* _Document segment_
=-=-=

A wholesale test of the Olympic security system in August
revealed that it was as porous as a sieve, according to The
Washington Post. In November public order minister Giorgos
Floridis denounced the report but confirmed that the test
uncovered "some holes to be filled." That same month Greece
announced the formation of a 200-person unit dedicated to
countering nuclear and biochemical terrorism--but only after U.S.
advisers, led by FBI director Robert Mueller, expressed
dissatisfaction with the country's preparations. Mueller's Nov. 7
tour of Athens, where he presented awards to the Greek
law-enforcement officers credited with shutting down November 17,
was welcomed by local anarchists with three firebomb attacks

A week later Floridis massaged a string of worry beads as he told
SI that while international terrorism remains a high concern, he
considers Greece a secure place "at absolutely minimal risk" of
domestic terrorism. Asked if the recent firebombings gave him
pause, Floridis admitted that remnants of November 17 might still
exist, but he added, "All these things are under control. They
may happen, but they are controlled."

The next morning six buildings in downtown Athens were firebombed
in 20 minutes. (The extremist group Revolutionary Solidarity
claimed responsibility.) Three days later, to celebrate the 30th
anniversary of the student uprising against the U.S.-backed
military junta that ruled Greece from 1967 to '74, a crowd of at
least 10,000 marched on the U.S. embassy in Athens; police
arrested 42 people for carrying concealed weapons and hurling
sticks, stones and firebombs. No one was seriously hurt, however,
and Floridis isn't alone in his confidence about Olympic
security. Some observers, in fact, believe Greece is the victim
of a reputation it no longer deserves.

=-=-=

* _Data extract_
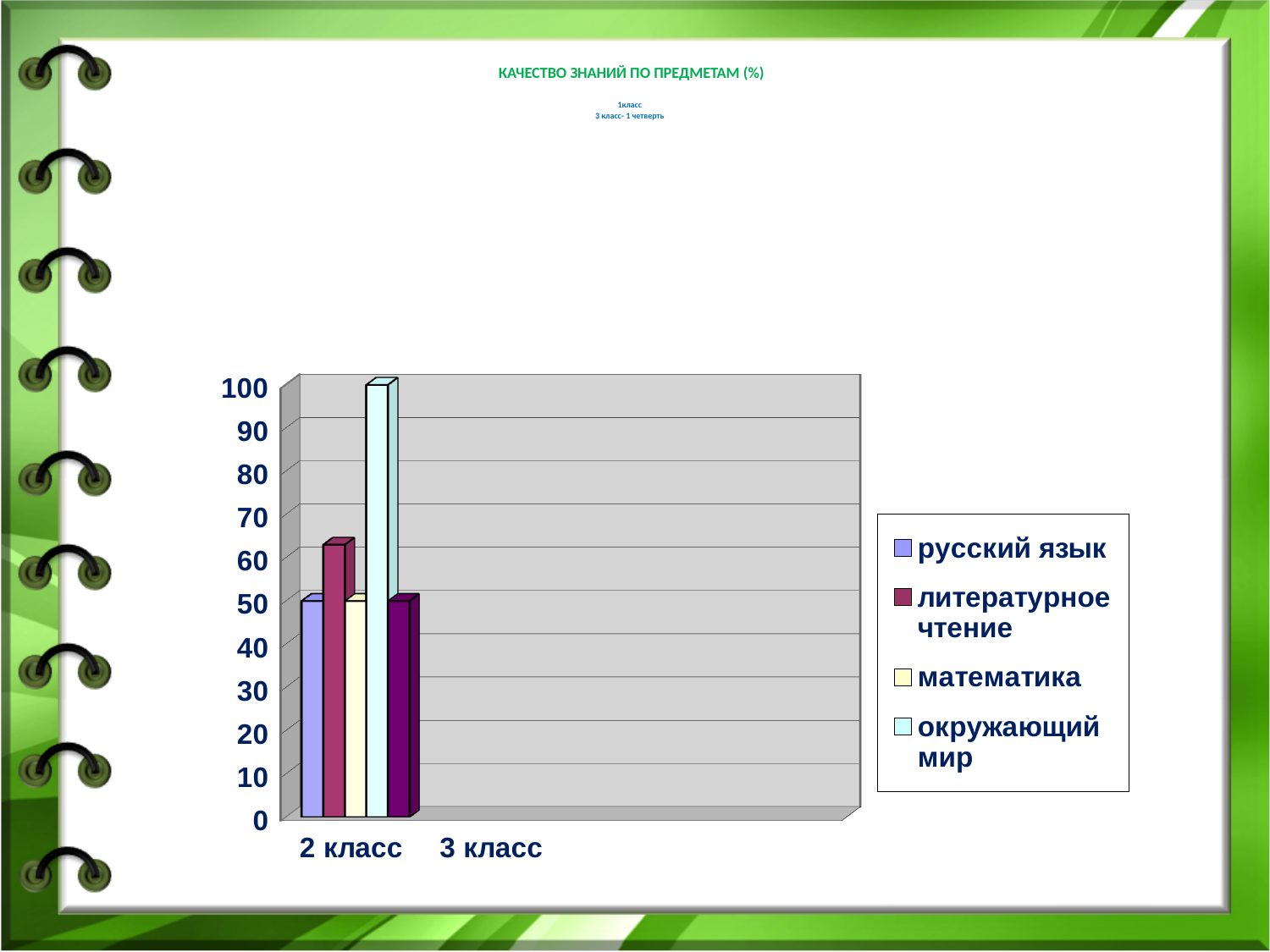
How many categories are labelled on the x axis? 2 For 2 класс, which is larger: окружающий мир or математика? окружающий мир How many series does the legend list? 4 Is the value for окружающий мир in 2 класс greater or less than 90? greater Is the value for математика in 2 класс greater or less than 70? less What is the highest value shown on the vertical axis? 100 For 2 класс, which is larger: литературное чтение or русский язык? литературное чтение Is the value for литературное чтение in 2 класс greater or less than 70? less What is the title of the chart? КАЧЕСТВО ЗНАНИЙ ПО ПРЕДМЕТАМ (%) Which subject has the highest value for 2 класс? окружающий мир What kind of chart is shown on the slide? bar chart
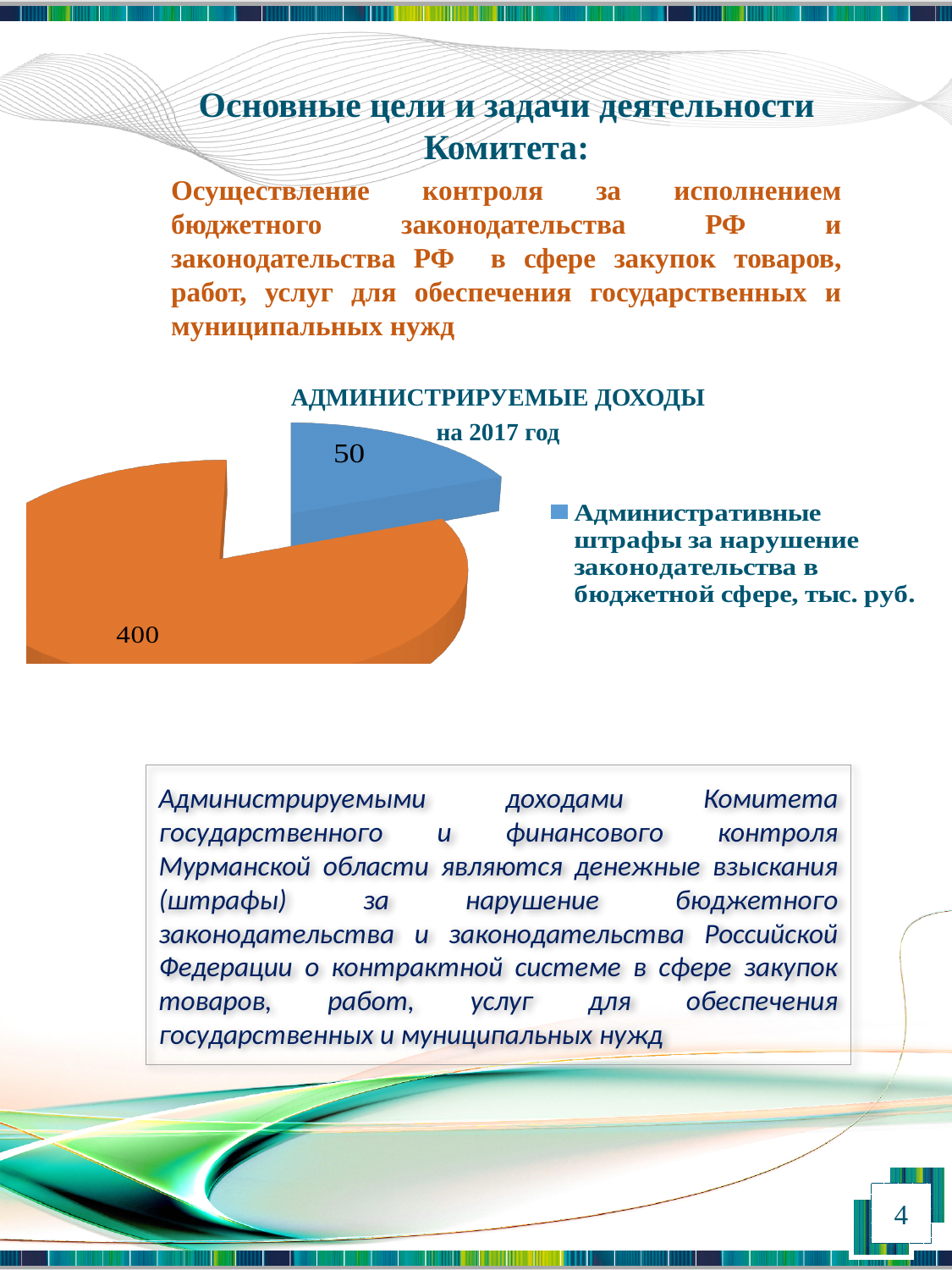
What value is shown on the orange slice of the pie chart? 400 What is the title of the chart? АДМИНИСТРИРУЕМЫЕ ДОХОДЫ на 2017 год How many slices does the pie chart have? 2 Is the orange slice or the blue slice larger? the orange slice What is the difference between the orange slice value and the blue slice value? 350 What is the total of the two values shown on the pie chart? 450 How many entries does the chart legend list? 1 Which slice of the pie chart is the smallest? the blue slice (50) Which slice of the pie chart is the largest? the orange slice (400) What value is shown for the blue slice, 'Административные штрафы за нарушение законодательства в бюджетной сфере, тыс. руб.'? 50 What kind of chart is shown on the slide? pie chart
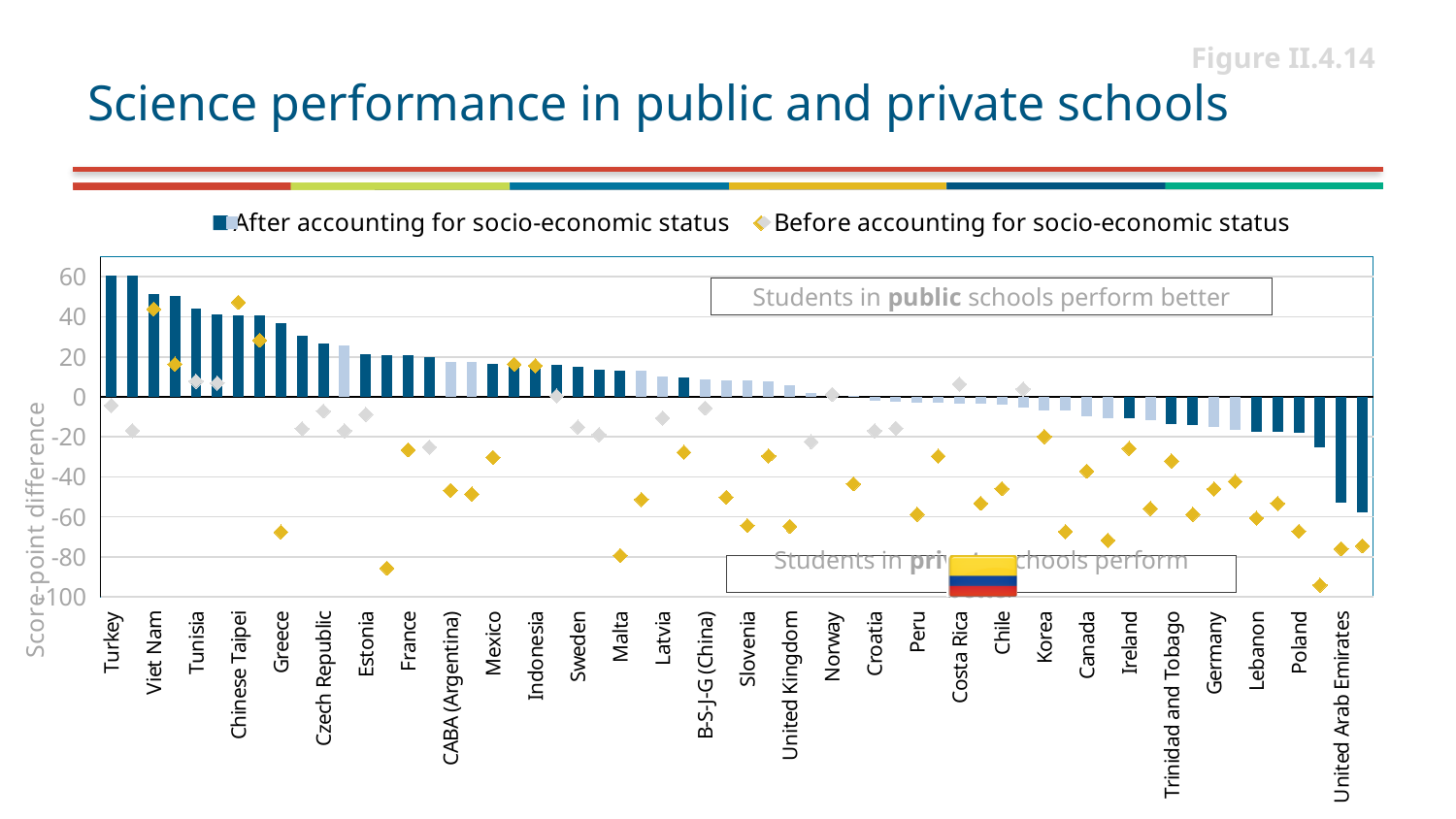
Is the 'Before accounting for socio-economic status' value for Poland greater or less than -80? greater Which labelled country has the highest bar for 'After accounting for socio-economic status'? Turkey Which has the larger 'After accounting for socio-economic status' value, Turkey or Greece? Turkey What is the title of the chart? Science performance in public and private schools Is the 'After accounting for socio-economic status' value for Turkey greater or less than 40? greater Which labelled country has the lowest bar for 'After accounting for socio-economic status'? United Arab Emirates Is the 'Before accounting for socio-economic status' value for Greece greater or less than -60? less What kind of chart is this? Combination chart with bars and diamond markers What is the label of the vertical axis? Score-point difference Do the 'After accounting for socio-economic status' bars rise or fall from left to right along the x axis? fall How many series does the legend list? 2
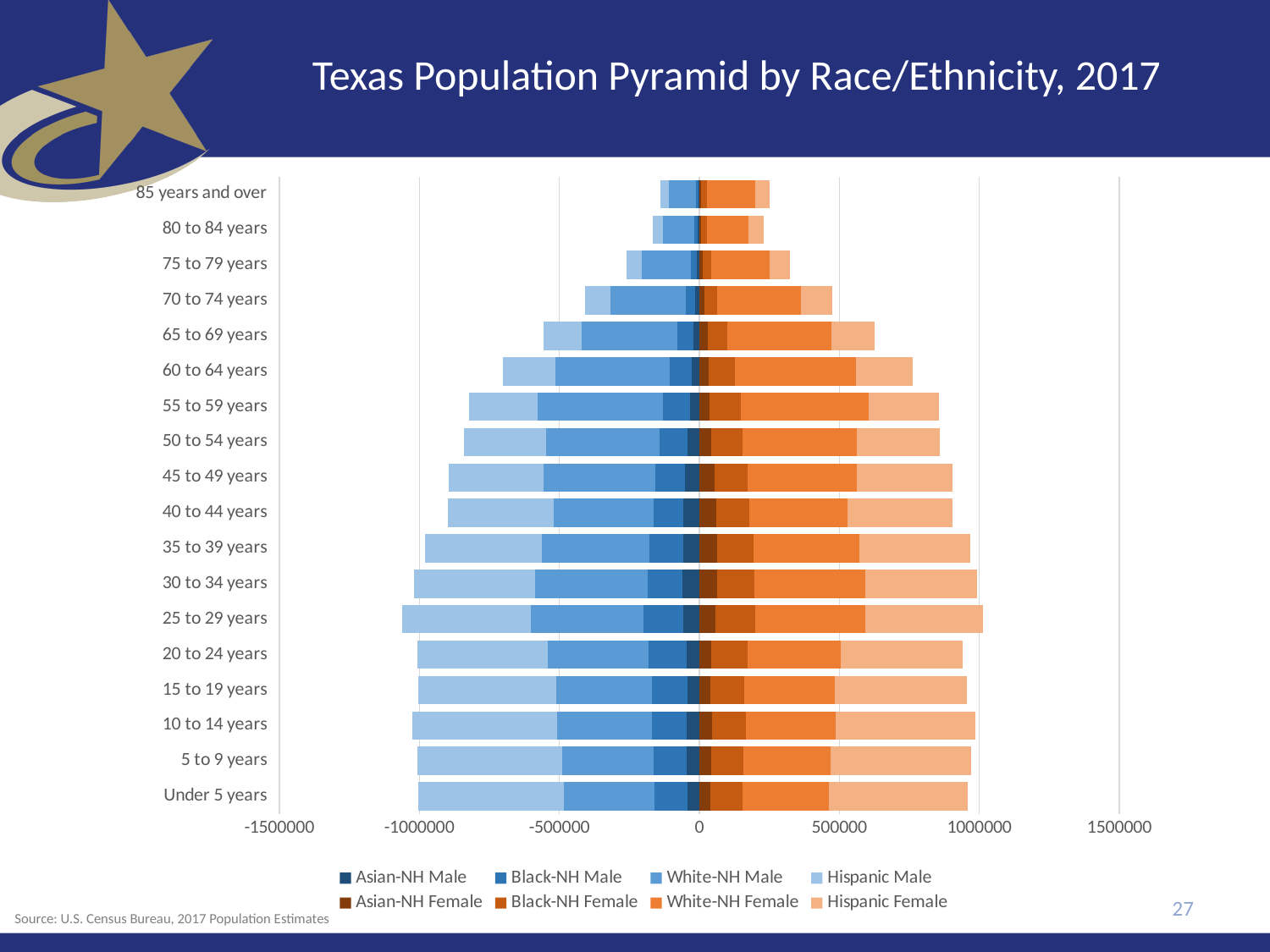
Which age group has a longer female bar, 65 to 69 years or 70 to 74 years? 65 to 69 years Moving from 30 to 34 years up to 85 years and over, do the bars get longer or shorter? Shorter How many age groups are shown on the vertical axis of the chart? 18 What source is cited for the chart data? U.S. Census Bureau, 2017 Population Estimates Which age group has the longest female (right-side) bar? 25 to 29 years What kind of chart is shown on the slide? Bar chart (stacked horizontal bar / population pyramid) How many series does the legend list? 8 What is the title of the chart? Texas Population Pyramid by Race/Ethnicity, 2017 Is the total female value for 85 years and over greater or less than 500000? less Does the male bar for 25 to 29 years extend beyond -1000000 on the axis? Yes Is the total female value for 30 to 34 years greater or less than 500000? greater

=-=-=

* _Task objective_
Copy the passage on Olympic security in Greece from "A wholesale test" to "only after U.S.", swapping "sieve" for "colander".

* _Response area_
A wholesale test of the Olympic security system in August
revealed that it was as porous as a colander, according to The
Washington Post. In November public order minister Giorgos
Floridis denounced the report but confirmed that the test
uncovered "some holes to be filled." That same month Greece
announced the formation of a 200-person unit dedicated to
countering nuclear and biochemical terrorism--but only after U.S.